“But it isn’t war, you dear, if that’s what you mean. I’m only doing for them what they are naturally loth to do for themselves.” She pronounced the word “loth” as if it rimed with moth.

“Lizzie,” he said, “I’m sure about Lizzie. I’ll swear there is still some fondness in her funny little heart.”

“It isn’t love, though; she’s just sentimental in her puffy kind of way. My dear Honourable, you don’t know what love is.” He hated her to use his title, for there was then always a breath of scorn in her tone. Just at odd times she seemed to be—not vulgar, that was unthinkable—she seemed to display a contempt for good breeding. He asked with a stiff smile “What is love?”

“For me,” said Orianda, fumbling for a definition, “for me it is a compound of anticipation and gratitude. When either of these two ingredients is absent love is dead.”

Gerald shook his head, laughing. “It sounds like a malignant bolus that I shouldn’t like to take. I feel that love is just self-sacrifice. Apart from the taste of the thing or the price of the thing, why and for what this anticipation, this gratitude?

“For the moment of passion, of course. Honour thy moments of passion and keep them holy. But O, Gerald Loughlin,” she added mockingly, “this you cannot understand, for you are not a lover; you are not, no, you are not even a good swimmer.” Her mockery was adorable, but baffling.
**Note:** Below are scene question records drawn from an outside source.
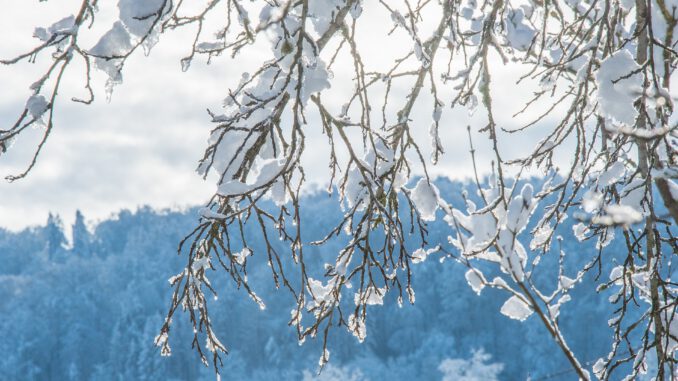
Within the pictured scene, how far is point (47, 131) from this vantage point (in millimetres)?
1896

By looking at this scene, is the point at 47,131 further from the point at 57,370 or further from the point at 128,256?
the point at 128,256

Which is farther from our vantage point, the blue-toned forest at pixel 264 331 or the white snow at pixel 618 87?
the blue-toned forest at pixel 264 331

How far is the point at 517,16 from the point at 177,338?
59554 mm

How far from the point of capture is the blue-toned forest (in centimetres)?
5762

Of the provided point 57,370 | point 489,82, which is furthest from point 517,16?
point 57,370

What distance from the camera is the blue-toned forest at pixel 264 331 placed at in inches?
2269

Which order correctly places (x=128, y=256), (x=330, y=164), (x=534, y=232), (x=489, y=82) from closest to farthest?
1. (x=489, y=82)
2. (x=330, y=164)
3. (x=534, y=232)
4. (x=128, y=256)

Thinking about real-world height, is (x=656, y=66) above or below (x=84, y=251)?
below

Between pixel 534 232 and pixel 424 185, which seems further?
pixel 534 232

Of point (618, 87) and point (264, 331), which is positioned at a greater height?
point (264, 331)

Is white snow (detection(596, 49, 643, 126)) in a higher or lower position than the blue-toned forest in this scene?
lower

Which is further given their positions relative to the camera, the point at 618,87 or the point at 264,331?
the point at 264,331

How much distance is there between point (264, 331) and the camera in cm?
6600

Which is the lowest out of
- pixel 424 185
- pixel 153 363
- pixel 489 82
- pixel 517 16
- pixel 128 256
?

“I do not understand you,” he said. Now why in the whole world of images should she refer to his swimming? He was a good swimmer. He was silent for a long time and then again he began to speak of marriage, urging her to give up her project and leave Lizzie in her simple peace.
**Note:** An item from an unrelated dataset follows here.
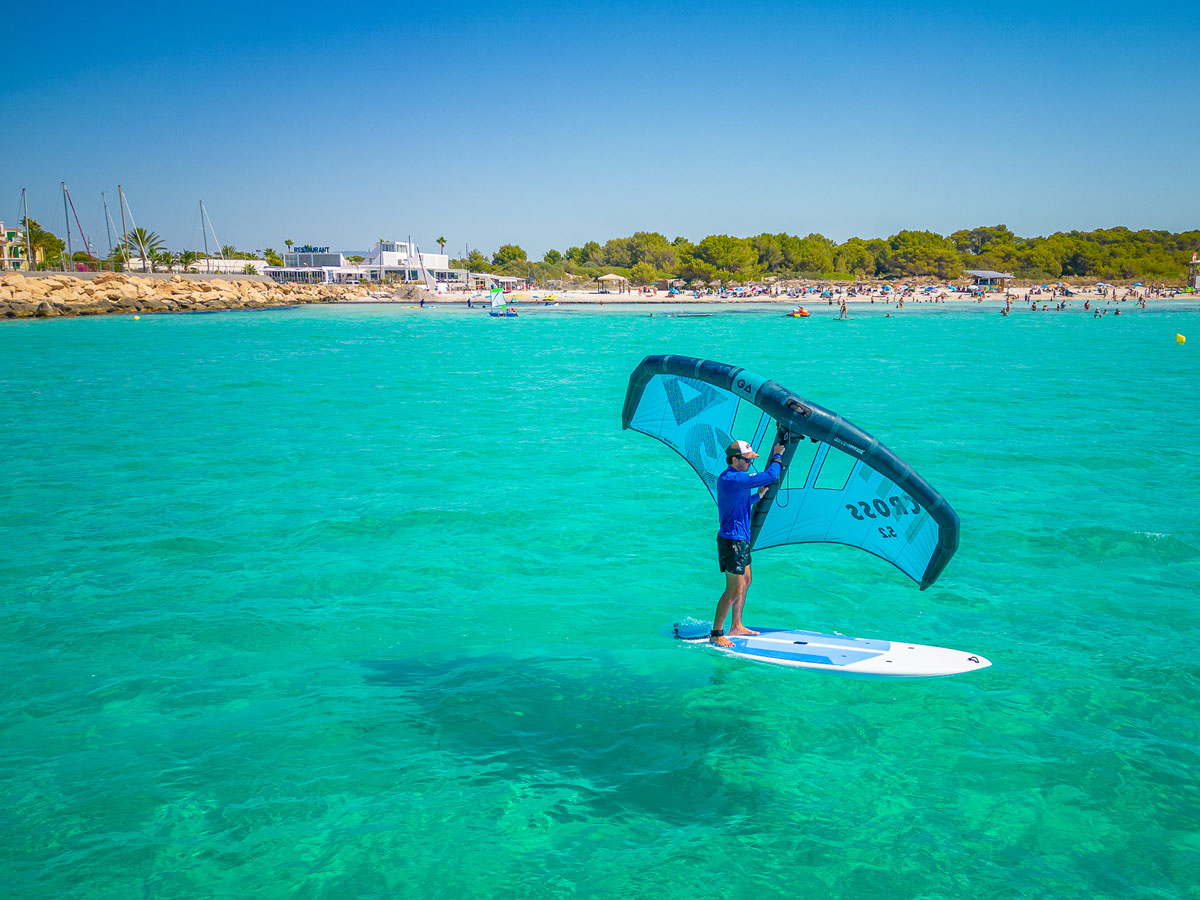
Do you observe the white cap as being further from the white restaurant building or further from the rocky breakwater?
the white restaurant building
Then, not for the first time, she burst into a strange perverse intensity that may have been love but might have been rage, that was toned like scorn and yet must have been a jest.

“Lovely Gerald, you must never marry, Gerald, you are too good for marriage. All the best women are already married, yes, they are—to all the worst men.” There was an infinite slow caress in her tone but she went on rapidly. “So I shall never marry you, how should I marry a kind man, a good man? I am a barbarian, and want a barbarian lover, to crush and scarify me, but you are so tender and I am so crude. When your soft eyes look on me they look on a volcano.”

“I have never known anything half as lovely,” he broke in.